## Stated exercise
Pull out every line below that contains the word "breaking". Case counts.
○ ○ ○ ○ ○
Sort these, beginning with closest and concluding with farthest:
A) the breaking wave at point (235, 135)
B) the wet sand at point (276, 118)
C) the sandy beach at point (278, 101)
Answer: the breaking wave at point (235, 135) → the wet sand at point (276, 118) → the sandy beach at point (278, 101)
○ ○ ○ ○ ○
## Written response
A) the breaking wave at point (235, 135)
Answer: the breaking wave at point (235, 135) → the wet sand at point (276, 118) → the sandy beach at point (278, 101)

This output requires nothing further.